A New Beginning for the Oil and Gas Industry? | ETF Trends

Oil and gas companies have been top of mind for ESG investors for many years. That is not surprising as the production and use of oil and gas has negatively impacted the global climate, resulting in rising sea levels, warming oceans and severe drought conditions.

ESG investors have responded by either partially or completely divesting from the oil and gas industry. In fact, Spinnaker Trust has provided clients a custom solution for divesting from fossil fuels for almost a decade.
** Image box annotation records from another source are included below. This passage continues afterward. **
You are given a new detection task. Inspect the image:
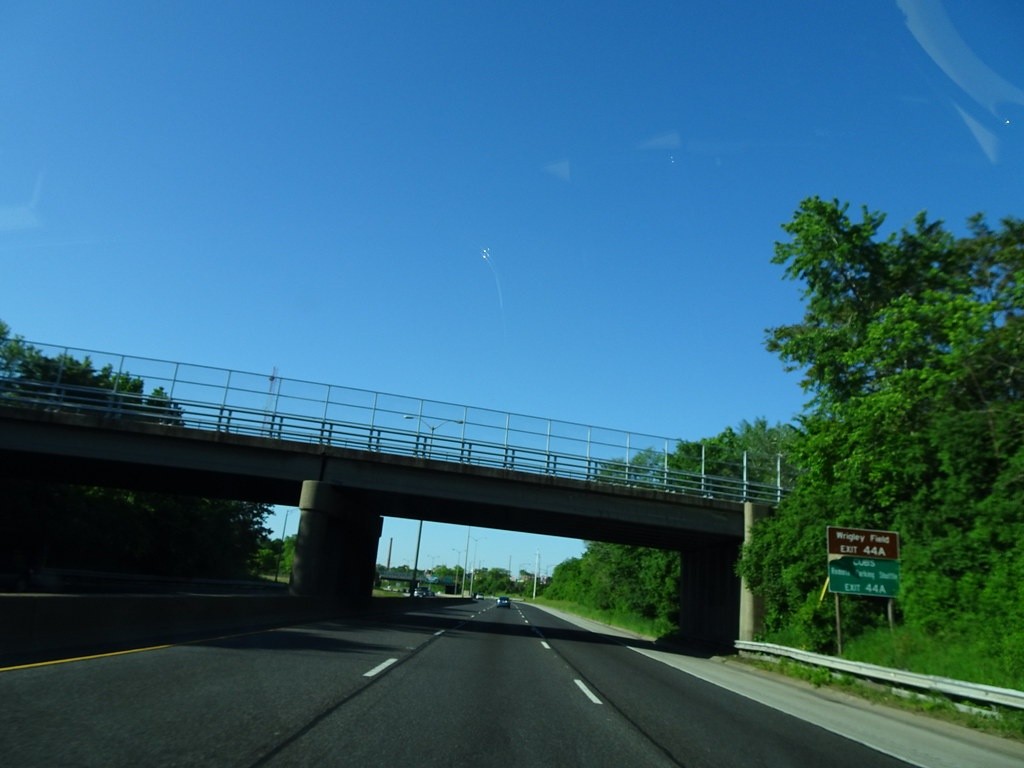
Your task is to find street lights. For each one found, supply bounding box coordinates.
[273,508,298,584]
[403,415,464,459]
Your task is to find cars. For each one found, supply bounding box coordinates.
[414,586,435,598]
[496,596,512,609]
[476,593,485,600]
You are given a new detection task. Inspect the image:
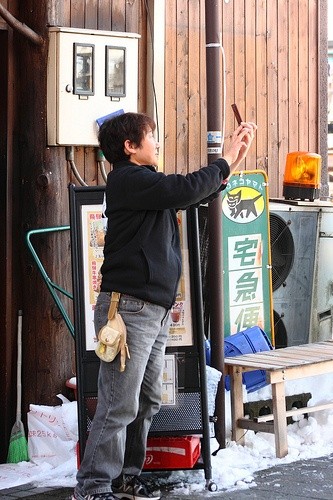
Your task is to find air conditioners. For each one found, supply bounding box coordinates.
[198,199,333,348]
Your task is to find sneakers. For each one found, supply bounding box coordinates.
[72,477,165,500]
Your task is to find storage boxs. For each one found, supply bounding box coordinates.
[75,434,200,470]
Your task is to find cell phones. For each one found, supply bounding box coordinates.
[231,104,242,126]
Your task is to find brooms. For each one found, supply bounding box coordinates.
[5,311,30,464]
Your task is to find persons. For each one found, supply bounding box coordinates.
[69,113,257,500]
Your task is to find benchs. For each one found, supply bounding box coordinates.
[224,340,333,458]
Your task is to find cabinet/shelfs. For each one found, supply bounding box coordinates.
[68,183,218,491]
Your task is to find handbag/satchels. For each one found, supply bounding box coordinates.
[91,308,136,373]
Divestment is likely to be the continued course of action for many investors given how entrenched we are in using oil and gas every day.

However, British Petroleum (BP) recently announced four judgements to its investors: (1) The world is on an unsustainable path – its carbon budget is running out; (2) Energy markets have begun a process of fundamental, lasting change – shifting increasingly towards low carbon and renewables; (3) Over the longer term the demand for both oil and gas will be increasingly challenged; and (4) BP, alongside many others, can contribute to the energy transition the world wants and needs and create value in doing so.

As a result, the company said it will decrease capital expenditure related to the extraction of fossil fuels, divest some fossil fuel assets and substantially increase investment in alternative fuels. This may be the beginning, albeit very early beginning, where the largest integrated oil and gas players encourage the development of green energy.

For years green energy, such as solar and wind, has relied on government subsidies to make it viable, but a rise in private investment would almost certainly accelerate green energy’s ubiquity in daily life and also transform its reputation among ESG investors. And for those investors who are interested in a more tempered approach relative to outright divestment, ESG ETFs are in position to capture this transition as the screens often will maintain some level of exposure to the oil and gas companies, i.e. SPDR’s ESG S&P 500 ETF (EFIV).

Currently, this is no doubt only meant to maintain a low tracking error to the S&P 500, but it is not hard to envision the same screens adding exposure to oil and gas companies down the road if more follow in BP’s footsteps. Ultimately, the market will decide and we will be watching closely to see how it all unfolds.